By Jordy Yager - 11/08/12 10:30 AM EST
The fountain on the West Front has been drained. Complex security plans for managing hundreds of thousands of people are being drawn up. And, most importantly, the guest of honor has been decided: President Obama.
With Obama’s reelection, hundreds of officials busily planning the 57th Presidential Inauguration have kicked it into high gear.
“Now that the election is over, we enter a new phase. It starts to get more intense now that we know who the president will be,” said Jean Parvin Bordewich, the staff director of the Joint Congressional Committee on Inaugural Ceremonies (JCCIC).
Obama’s 2009 inauguration drew an estimated 1.8 million people, according to an official report issued afterward. And while some officials say privately they are not expecting the same crowds this time around, they confess it is still too early to tell.
“Who’s coming kind of depends on who the president is,” said Bordewich. “You get better crowd estimates as we get a bit closer and can see how many people are planning to come in from out of town.”
Over the next two months, members of Congress will begin receiving their collective 240,000 tickets to the ceremony, printed by the Government Printing Office, which they can dole out to constituents, staff, family and friends.

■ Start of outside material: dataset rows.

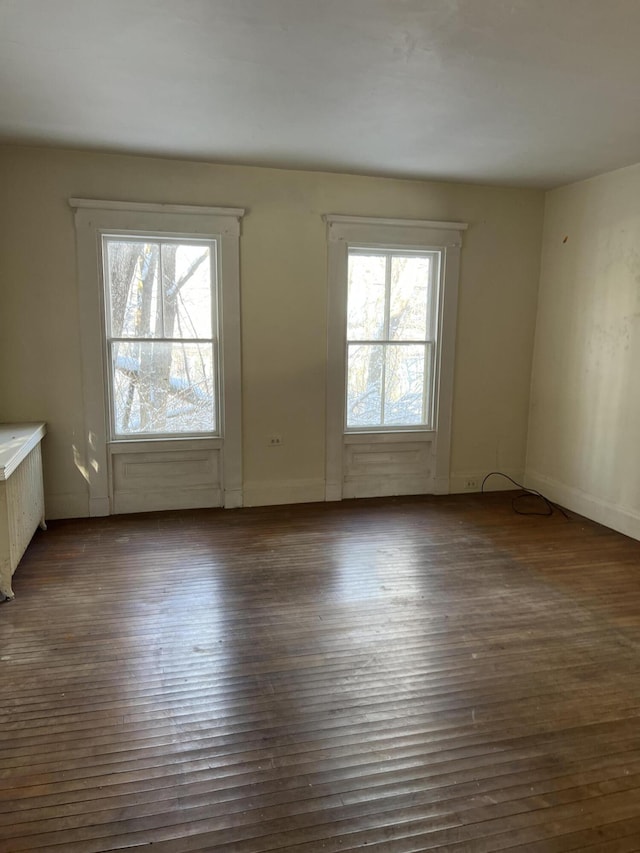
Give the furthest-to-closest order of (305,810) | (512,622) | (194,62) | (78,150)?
(78,150), (512,622), (194,62), (305,810)

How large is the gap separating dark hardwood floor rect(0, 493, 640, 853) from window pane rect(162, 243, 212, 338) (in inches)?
68.5

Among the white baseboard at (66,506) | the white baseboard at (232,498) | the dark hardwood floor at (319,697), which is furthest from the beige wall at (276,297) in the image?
the dark hardwood floor at (319,697)

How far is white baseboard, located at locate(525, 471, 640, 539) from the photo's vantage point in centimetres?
434

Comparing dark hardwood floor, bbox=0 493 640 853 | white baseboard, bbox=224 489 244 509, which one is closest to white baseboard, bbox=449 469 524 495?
dark hardwood floor, bbox=0 493 640 853

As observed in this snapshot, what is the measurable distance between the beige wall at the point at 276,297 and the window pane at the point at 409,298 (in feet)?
1.14

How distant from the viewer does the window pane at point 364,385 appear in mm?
5016

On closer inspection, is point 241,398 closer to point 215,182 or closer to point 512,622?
point 215,182

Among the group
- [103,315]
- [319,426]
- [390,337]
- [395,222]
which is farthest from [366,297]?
[103,315]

Scalpers and scammers took to the Internet ahead of Obama’s first inauguration, attempting to sell tickets real and fake — some for as much as $20,000 — because they were so coveted. Congress then passed a bill making it a misdemeanor to sell or attempt to sell inauguration tickets.
As the JCCIC crafts its plans — which it has been working on for several months — the White House is in the process of forming the Presidential Inaugural Committee (PIC), which will be solely responsible for arranging the parades and galas that take place in and around D.C.
Workers with the Architect of the Capitol (AoC) were hammering away on Wednesday in near-freezing temperatures constructing the giant wooden platform that will seat 1,600 lawmakers, former presidents, justices, Cabinet officials, Joint Chiefs of Staff and diplomats from across the world. Even Hurricane Sandy didn’t deter the stage’s erection, according to officials.
The AoC has a long list of preparations that it will be working on, including setting up security fencing, running cable for television news networks, setting up trash bins, placing more than 30,000 chairs, procuring a sound system that will reach down the National Mall, decorating the Capitol with flags and bunting, laying carpet, selecting and hanging pictures in the VIP holding rooms, constructing ramps for compliance with the Americans With Disabilities Act and readying scores of blankets and ponchos to be distributed, if necessary.
There are contingency plans to move the inauguration indoors if it’s raining or snowing heavily. The move likely would be to the Capitol’s Rotunda, as was done during President Reagan’s second inauguration.
Security plans have also consumed the attention of the U.S. Capitol Police, the Secret Service, the House and Senate sergeant at arms, the FBI and the joint military task force, among other agencies.
The after-action report issued by the National Capital Region (NCR) following the 2009 inauguration made several recommendations to the planners of the ceremony, which the JCCIC says have been taken into consideration for next year’s event.
Hundreds of inauguration-goers were trapped in tunnels leading to the Capitol grounds in 2009, sparking a dramatic public backlash. According to the report, federal and regional officials had difficulty sharing information ahead of the last inauguration and local officials need to develop a better, more comprehensive crowd-management plan.
A terror plot to attack Obama’s inauguration arose the day before the 2009 event, when intelligence officials warned the president-elect of a bomb plot hatched in Somalia, according to the New York Times magazine. It turned out to be a false alarm, but security officials had to develop a response plan for a large-scale bombing, which will likely be in place during next year’s inauguration as well.
For all of the pomp and circumstance, and the intensely intricate planning, lawmakers appear to be excited about the prospect of hosting perhaps the largest political event in the country’s history.
“The inauguration is a celebration of democracy, a time when we pause in full view of the nation and world to inaugurate our new leaders,” said Sen. Charles Schumer (D-N.Y.), the chairman of the JCCIC, at a ceremony hammering the first nail into the inauguration platform two months ago.
“This event reminds us that free elections matter and that it is possible to transfer power peacefully every four years.”